[Scene question records]
Begin

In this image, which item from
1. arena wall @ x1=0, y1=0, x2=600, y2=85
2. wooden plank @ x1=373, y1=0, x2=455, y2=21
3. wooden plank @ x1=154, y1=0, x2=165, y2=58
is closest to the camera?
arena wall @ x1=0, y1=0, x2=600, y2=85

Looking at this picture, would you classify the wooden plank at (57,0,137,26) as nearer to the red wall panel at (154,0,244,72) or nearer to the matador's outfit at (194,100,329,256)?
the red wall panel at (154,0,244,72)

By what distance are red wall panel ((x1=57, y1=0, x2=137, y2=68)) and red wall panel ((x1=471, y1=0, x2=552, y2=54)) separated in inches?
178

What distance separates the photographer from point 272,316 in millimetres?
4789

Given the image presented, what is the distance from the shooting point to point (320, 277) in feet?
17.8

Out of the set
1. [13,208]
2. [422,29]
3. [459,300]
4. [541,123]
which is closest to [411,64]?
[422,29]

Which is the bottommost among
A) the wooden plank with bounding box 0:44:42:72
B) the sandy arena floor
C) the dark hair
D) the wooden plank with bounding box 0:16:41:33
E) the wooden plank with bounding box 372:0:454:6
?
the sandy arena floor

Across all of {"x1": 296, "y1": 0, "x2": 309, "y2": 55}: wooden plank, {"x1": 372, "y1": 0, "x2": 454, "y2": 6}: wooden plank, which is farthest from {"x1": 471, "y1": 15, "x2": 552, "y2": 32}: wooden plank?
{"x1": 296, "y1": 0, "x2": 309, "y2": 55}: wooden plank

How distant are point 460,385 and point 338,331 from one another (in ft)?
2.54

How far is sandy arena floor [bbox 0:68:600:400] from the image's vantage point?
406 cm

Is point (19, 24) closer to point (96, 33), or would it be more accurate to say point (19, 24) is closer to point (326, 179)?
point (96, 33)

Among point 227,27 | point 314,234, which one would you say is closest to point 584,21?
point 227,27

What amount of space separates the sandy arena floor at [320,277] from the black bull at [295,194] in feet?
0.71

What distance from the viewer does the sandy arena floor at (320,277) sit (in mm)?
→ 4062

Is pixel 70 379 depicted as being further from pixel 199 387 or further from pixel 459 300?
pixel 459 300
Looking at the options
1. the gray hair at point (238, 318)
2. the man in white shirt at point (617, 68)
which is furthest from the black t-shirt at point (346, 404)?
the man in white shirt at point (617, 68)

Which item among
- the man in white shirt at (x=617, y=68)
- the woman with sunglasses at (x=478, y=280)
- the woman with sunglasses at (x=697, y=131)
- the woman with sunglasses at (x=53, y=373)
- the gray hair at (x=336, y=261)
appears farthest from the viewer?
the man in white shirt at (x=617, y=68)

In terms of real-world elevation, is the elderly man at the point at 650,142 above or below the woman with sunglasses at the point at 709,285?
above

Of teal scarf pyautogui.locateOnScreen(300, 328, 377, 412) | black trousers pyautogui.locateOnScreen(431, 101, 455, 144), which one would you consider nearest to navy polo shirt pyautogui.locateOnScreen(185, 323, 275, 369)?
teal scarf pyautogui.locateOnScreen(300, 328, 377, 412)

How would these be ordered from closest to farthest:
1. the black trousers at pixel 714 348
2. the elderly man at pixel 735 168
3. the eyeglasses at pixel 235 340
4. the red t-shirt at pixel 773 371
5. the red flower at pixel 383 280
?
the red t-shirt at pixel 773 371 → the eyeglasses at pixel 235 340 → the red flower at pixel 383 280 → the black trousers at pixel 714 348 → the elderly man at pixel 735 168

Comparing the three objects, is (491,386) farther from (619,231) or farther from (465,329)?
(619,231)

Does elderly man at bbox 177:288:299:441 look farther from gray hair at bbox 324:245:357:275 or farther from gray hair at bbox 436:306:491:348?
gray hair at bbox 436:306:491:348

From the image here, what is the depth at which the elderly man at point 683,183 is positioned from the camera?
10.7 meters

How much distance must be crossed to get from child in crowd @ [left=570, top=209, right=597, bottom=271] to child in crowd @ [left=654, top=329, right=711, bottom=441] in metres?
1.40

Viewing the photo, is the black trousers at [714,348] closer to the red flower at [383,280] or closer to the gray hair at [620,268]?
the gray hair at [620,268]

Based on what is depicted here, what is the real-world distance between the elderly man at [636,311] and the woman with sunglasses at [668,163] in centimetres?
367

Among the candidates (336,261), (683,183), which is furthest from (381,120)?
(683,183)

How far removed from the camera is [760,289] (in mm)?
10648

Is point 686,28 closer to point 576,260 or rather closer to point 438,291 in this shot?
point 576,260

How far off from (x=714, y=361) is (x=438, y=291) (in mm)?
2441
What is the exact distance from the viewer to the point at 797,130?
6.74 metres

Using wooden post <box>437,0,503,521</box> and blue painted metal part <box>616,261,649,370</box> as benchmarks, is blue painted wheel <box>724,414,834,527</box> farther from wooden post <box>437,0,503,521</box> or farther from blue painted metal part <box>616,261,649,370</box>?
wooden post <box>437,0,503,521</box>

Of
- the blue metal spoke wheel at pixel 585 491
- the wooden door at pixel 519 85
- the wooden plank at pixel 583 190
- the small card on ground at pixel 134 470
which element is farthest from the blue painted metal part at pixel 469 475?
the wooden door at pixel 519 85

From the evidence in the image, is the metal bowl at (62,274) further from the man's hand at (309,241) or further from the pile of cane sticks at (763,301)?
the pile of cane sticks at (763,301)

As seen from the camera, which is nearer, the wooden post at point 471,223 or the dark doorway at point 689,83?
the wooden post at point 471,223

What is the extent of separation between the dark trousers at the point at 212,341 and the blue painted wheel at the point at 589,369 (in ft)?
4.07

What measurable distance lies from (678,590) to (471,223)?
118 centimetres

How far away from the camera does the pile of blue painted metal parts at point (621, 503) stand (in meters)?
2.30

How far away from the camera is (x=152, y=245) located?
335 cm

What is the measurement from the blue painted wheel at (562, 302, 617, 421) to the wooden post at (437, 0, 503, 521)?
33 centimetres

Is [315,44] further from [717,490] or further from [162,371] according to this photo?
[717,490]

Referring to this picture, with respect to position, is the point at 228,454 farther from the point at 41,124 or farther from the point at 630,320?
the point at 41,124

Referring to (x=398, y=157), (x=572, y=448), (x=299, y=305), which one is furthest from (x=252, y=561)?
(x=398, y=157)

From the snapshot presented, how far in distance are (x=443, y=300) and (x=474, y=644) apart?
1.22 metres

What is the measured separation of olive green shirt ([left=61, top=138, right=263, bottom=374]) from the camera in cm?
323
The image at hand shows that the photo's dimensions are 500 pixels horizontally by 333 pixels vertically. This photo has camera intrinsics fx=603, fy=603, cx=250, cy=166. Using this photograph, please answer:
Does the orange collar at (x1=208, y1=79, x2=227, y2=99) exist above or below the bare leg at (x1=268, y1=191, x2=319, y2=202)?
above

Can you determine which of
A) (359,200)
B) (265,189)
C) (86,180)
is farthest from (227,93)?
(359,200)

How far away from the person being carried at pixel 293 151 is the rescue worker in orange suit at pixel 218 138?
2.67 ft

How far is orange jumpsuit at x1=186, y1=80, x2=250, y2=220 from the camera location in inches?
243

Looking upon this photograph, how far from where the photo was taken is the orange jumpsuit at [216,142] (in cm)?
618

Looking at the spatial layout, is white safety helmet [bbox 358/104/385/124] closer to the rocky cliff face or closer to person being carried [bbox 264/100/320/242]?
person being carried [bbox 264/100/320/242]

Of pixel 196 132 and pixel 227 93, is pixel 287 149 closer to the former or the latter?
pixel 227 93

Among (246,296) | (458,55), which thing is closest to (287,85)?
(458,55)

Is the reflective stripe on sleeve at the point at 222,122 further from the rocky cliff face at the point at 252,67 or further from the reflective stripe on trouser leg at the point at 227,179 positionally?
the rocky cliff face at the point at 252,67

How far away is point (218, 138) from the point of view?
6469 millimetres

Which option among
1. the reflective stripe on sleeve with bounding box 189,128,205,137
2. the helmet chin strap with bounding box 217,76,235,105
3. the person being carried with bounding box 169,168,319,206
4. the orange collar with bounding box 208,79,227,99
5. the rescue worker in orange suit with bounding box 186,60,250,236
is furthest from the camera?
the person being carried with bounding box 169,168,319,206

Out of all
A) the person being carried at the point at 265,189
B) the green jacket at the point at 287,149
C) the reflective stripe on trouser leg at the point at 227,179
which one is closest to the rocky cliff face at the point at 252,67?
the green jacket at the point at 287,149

End

*Task directions*. Give back exactly the lines that run from the line with "Which option among" through the close of the material, counting both ends, and nothing more.

*Result for this exercise*.
Which option among
1. the reflective stripe on sleeve with bounding box 189,128,205,137
2. the helmet chin strap with bounding box 217,76,235,105
3. the person being carried with bounding box 169,168,319,206
4. the orange collar with bounding box 208,79,227,99
5. the rescue worker in orange suit with bounding box 186,60,250,236
is furthest from the camera?
the person being carried with bounding box 169,168,319,206

Out of all
A) the person being carried at the point at 265,189
B) the green jacket at the point at 287,149
C) the reflective stripe on trouser leg at the point at 227,179
which one is closest to the rocky cliff face at the point at 252,67?
the green jacket at the point at 287,149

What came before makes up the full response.